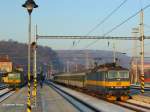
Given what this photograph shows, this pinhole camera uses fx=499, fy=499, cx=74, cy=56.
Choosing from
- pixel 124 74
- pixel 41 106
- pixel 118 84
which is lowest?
pixel 41 106

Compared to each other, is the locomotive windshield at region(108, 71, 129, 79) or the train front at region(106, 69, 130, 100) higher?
the locomotive windshield at region(108, 71, 129, 79)

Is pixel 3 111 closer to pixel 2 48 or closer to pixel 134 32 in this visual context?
pixel 134 32

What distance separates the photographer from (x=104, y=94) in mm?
46188

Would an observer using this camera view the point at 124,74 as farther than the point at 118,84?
Yes

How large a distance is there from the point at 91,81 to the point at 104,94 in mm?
9137

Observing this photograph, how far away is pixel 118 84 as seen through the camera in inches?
1768

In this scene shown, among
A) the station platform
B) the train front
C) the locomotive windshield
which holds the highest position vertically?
the locomotive windshield

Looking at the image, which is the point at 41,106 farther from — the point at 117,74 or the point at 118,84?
the point at 117,74

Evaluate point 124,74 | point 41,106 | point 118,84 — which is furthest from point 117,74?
point 41,106

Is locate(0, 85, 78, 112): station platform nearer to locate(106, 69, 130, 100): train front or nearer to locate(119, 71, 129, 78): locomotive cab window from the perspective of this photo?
locate(106, 69, 130, 100): train front

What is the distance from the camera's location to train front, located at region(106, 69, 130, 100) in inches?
1755

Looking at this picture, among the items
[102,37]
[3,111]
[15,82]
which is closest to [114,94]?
[3,111]

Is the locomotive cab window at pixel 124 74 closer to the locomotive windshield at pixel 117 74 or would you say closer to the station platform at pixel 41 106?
the locomotive windshield at pixel 117 74

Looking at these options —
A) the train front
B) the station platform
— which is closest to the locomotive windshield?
the train front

· · · ·

## Deine Aufgabe
Entnimm der Liste oben sämtliche Zeilen und gib sie Wort für Wort wieder, lass dabei aber die Bilder weg.

## Dein Ergebnis
Given what this photograph shows, this pinhole camera uses fx=499, fy=499, cx=74, cy=56.
Choosing from
- pixel 124 74
- pixel 41 106
- pixel 118 84
which is lowest?
pixel 41 106

Compared to each other, is the locomotive windshield at region(108, 71, 129, 79) or the train front at region(106, 69, 130, 100) higher?
the locomotive windshield at region(108, 71, 129, 79)

Is pixel 3 111 closer to pixel 2 48 or closer to pixel 134 32 in this visual context?
pixel 134 32

What distance separates the photographer from (x=104, y=94) in mm?
46188

Would an observer using this camera view the point at 124,74 as farther than the point at 118,84?
Yes

How large a distance is there from the point at 91,81 to the point at 104,94 in mm?
9137

Observing this photograph, how far away is pixel 118 84 as seen through the camera in inches?
1768

In this scene shown, among
A) the station platform
B) the train front
C) the locomotive windshield
which holds the highest position vertically?
the locomotive windshield

Looking at the image, which is the point at 41,106 farther from — the point at 117,74 or the point at 118,84?
the point at 117,74

Evaluate point 124,74 | point 41,106 | point 118,84 — which is furthest from point 117,74?
point 41,106

Is locate(0, 85, 78, 112): station platform nearer to locate(106, 69, 130, 100): train front or nearer to locate(119, 71, 129, 78): locomotive cab window from the perspective of this photo?
locate(106, 69, 130, 100): train front

What is the distance from the camera's location to train front, located at region(106, 69, 130, 100) in inches?
1755

Looking at this picture, among the items
[102,37]
[3,111]
[15,82]
which is closest to [114,94]?
[3,111]

Is the locomotive cab window at pixel 124 74 closer to the locomotive windshield at pixel 117 74 or would you say closer to the station platform at pixel 41 106?
the locomotive windshield at pixel 117 74

Looking at these options —
A) the train front
B) the station platform
— which is closest to the locomotive windshield?
the train front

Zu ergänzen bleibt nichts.